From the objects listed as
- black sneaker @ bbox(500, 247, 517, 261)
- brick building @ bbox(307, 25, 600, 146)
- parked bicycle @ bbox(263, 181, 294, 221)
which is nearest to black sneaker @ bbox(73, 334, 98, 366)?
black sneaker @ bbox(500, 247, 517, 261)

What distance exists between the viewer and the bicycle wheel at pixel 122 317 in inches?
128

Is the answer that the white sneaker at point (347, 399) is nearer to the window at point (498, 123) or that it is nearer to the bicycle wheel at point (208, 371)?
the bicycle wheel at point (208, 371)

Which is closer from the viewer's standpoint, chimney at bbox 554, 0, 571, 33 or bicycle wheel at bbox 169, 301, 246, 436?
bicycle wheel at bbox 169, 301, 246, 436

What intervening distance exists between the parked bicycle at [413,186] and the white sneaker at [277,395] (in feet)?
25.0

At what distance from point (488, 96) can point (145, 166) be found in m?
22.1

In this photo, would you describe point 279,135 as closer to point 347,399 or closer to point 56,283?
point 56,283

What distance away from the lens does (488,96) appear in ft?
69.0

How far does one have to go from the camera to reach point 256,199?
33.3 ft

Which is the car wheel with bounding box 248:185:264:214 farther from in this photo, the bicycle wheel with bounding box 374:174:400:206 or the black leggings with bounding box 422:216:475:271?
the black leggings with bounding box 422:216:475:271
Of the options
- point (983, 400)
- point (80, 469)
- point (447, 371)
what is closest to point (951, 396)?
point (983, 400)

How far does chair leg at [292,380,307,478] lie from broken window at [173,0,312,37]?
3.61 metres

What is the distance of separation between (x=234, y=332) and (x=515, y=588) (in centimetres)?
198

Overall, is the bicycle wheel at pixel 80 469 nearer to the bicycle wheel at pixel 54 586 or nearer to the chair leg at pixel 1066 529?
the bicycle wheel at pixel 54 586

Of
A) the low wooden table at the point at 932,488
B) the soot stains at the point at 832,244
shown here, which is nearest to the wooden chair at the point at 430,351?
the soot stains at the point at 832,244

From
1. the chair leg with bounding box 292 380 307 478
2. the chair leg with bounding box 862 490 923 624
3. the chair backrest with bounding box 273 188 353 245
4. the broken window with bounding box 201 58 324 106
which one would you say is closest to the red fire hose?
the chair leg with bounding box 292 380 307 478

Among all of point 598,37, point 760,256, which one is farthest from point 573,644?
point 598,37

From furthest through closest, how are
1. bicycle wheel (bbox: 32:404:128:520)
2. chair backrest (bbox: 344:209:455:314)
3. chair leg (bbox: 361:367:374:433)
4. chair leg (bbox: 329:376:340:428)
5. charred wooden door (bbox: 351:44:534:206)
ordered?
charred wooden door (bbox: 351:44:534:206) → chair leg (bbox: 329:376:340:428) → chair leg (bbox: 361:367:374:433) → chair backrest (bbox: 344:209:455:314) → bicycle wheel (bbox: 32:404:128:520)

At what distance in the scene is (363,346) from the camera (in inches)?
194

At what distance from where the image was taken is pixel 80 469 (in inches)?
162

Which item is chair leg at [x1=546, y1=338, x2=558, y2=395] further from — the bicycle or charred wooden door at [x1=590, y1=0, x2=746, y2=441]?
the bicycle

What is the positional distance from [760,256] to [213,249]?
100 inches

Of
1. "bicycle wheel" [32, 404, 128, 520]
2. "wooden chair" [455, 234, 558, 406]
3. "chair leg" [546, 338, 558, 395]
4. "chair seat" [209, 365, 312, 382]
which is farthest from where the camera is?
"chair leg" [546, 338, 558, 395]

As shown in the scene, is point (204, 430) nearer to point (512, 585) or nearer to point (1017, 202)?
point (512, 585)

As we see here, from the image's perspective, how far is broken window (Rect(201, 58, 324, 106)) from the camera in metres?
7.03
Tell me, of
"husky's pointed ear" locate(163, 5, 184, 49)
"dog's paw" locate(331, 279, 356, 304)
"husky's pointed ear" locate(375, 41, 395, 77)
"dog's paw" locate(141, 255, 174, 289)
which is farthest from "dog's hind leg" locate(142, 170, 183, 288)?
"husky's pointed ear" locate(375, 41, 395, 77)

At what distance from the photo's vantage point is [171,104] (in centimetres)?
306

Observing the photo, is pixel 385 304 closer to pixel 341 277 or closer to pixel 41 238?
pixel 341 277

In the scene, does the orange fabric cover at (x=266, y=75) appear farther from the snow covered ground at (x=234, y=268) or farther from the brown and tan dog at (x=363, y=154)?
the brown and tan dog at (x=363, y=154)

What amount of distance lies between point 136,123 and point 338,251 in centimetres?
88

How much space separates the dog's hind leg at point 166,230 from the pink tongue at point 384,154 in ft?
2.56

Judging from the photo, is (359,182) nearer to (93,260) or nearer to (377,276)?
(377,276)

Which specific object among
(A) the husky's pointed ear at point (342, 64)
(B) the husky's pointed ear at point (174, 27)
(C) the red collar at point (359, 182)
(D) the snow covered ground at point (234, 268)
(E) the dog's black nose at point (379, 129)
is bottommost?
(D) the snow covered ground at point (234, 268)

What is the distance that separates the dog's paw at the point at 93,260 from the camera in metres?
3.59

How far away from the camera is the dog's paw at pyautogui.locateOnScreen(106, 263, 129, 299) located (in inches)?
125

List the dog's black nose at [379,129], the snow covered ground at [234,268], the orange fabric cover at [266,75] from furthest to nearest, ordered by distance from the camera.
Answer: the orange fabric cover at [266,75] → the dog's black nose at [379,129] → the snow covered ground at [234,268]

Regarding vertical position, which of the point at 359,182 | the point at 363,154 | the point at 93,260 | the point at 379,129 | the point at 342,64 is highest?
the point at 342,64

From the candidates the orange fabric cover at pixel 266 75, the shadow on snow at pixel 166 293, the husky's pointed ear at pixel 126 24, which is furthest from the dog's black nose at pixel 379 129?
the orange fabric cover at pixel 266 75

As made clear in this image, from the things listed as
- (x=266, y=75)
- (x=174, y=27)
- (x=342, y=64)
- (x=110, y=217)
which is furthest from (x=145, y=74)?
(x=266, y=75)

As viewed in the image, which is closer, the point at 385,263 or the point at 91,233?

What you should do
Reproduce verbatim the stretch of the listing from the line containing "From the candidates" through the end of the listing.

Output for this task
From the candidates the orange fabric cover at pixel 266 75, the shadow on snow at pixel 166 293, the husky's pointed ear at pixel 126 24, which is furthest from the dog's black nose at pixel 379 129?
the orange fabric cover at pixel 266 75

As made clear in this image, from the things listed as
- (x=266, y=75)
- (x=174, y=27)
- (x=342, y=64)
- (x=110, y=217)
which is furthest from (x=145, y=74)?
(x=266, y=75)

As viewed in the image, which is closer, the point at 385,263 or the point at 91,233?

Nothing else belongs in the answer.